At some point someone asked if they could set the world free (from its tether to the bank's gates) and then it bounced over the crowd, beaming its (slightly saggy but effective) message of Another World Is Possible to all and sundry. That was nice too.

Then we had a General Assembly. We'd spent a lot of time trying to thrash out the structure and themes for this particular G.A. over the previous two days, in other assemblies and in meetings, but perhaps unsurprisingly in the end it was mainly made up of dozens of people all getting a chance to share their experiences and views on a multitude of topics. People spoke about the bailouts, austerity measures, communities affected by the financial crisis (and cowboy developers), fracking, the positivity of being at Occupy Dame Street, the IMF, many other things, many informative and well-informed contributions. While there was little possibility for discussion as it was a forum for anyone to speak who wished to, it raised a lot of topics and gave ideas for both future assemblies and more specifically ways in which the movement could go forward. Sustaining what is already there and building what comes next are now the two crucial questions.


I was lucky enough (read: willing when most other folks weren't) to facilitate this G.A. alongside two wonderful women. There are a few other women who are centrally involved in the camp or in Real Democracy Now who have been very important participants in Occupy Dame Street, but it was noticeable how few women got up to speak during the G.A., even following our pleas for more female voices to be heard. I think the involvement of women in this movement is absolutely crucial, and those female voices often bring a different viewpoint and a different tone to the debate. I don't think it's coincidental that the tenor of this movement, with many women involved, and of its meetings and way of organising, is something very different to the 'stand and be shouted at' format of many previous protests and political efforts, which tend to be dominated by and to appeal mainly to young men, at least that's often the case in this country. The positivity, the respect, the search for alternatives, the lack of closed minded-ness and the commitment to real democracy of Occupy are all features that have drawn me to it, and which I think attract and are promoted by the women involved. So sisters, find your voices.

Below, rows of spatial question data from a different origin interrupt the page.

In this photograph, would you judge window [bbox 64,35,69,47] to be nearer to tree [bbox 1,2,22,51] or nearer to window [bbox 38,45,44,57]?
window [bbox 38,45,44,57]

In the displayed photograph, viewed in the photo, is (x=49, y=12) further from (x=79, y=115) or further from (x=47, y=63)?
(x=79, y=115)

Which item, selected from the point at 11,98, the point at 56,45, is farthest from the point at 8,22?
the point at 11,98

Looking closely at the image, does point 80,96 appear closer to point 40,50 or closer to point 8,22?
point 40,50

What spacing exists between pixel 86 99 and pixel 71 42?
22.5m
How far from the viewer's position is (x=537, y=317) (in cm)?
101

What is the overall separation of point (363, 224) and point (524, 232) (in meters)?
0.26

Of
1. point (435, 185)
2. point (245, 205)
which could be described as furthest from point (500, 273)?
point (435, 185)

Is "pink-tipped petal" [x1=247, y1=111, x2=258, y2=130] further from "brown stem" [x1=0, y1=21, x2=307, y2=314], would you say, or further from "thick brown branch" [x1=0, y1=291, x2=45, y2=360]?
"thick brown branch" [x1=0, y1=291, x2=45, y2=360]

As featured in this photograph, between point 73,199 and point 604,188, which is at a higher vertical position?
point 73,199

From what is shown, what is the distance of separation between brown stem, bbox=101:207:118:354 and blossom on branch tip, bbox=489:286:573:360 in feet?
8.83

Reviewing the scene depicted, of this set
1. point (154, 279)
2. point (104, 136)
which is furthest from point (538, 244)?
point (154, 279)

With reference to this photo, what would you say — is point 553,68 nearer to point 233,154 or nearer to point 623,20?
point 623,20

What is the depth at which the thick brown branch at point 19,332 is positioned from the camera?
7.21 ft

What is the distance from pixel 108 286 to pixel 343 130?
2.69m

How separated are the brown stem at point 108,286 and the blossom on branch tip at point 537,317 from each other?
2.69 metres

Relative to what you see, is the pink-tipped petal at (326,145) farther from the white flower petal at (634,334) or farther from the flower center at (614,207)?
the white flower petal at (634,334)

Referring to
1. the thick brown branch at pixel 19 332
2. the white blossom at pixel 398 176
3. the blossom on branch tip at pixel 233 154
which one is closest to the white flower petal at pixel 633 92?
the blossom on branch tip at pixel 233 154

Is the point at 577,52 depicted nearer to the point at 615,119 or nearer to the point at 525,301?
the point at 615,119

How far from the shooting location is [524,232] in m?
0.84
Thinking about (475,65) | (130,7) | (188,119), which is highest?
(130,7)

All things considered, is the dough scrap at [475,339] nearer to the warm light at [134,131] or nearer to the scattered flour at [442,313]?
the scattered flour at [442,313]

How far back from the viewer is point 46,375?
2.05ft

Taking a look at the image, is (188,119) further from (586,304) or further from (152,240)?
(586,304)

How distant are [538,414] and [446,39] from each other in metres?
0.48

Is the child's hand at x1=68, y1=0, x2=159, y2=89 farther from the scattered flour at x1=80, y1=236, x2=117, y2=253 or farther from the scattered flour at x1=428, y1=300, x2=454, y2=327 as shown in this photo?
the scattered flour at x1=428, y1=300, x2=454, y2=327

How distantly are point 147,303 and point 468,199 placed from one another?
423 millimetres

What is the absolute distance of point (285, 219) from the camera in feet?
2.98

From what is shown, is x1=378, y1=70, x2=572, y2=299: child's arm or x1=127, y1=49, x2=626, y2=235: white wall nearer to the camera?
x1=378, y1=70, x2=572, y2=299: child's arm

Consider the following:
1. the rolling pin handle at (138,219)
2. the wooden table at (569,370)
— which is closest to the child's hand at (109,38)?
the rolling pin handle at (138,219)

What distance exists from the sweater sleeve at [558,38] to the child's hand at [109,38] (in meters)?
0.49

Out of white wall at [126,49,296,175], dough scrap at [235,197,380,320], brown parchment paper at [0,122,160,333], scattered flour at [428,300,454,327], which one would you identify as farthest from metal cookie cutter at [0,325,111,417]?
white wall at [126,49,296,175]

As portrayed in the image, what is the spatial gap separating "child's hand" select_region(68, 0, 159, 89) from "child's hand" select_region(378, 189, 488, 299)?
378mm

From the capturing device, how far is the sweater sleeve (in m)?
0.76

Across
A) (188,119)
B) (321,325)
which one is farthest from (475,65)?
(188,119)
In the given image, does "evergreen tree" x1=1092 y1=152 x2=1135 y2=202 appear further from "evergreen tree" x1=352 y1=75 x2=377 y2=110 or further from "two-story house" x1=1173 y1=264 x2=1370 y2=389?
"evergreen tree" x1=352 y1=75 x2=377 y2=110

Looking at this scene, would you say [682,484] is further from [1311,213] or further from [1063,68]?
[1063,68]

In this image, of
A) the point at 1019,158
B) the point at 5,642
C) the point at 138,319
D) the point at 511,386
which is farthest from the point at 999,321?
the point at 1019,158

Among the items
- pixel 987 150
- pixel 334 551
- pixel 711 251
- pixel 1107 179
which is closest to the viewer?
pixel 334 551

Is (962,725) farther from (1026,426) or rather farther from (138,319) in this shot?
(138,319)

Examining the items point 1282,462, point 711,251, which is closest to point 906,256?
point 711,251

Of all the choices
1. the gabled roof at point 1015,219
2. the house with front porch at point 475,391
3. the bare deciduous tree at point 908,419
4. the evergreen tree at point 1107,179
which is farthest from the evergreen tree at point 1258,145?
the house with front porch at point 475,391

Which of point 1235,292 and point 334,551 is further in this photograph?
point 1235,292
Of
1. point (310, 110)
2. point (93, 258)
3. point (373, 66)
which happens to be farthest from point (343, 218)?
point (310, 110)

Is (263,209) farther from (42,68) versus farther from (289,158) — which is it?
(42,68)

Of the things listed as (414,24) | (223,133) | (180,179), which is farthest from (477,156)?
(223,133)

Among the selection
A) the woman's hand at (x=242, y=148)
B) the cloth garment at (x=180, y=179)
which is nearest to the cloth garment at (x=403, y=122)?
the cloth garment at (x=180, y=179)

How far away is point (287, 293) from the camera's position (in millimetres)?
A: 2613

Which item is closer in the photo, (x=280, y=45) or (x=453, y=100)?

Otherwise there were the same problems at the camp today with people not volunteering or turning up for shifts, people being on security all night, people not respecting the no drink or drugs policy of the camp, general disorganisation and untidiness leading to things getting wrecked or lost, and above all still woefully inadequate systems of communication. I feel Occupy Dame Street has already succeeded enormously, but it is the inability to communicate effectively and have systems in place that enable people to do things and, most importantly, to bring new people in, that could bring it down, sooner rather than later. It is improving, and the lack of any dry, wind-sheltered space in which to even maintain a noticeboard is still a big problem, but I hope the movement, both those camped at the Central Bank and active online, can find ways to resolve these issues. People want to volunteer but there is no-one to help direct them where they're needed, people need relief from working 30 hours straight but there's no way to ensure others take over the responsibilities. I'm doing whatever I can in this regard as are many others but we really need more to keep it going. It is getting better, albeit slowly. We keep saying, it's a learning process, and it is, for everyone. But we really need to start doing our homework, and turning up to class. We can pull together to do something incredible; let's not let the lack of coordination pull us apart.



Blogger Snag Breac said...

The world is amazing! Great thing to bring!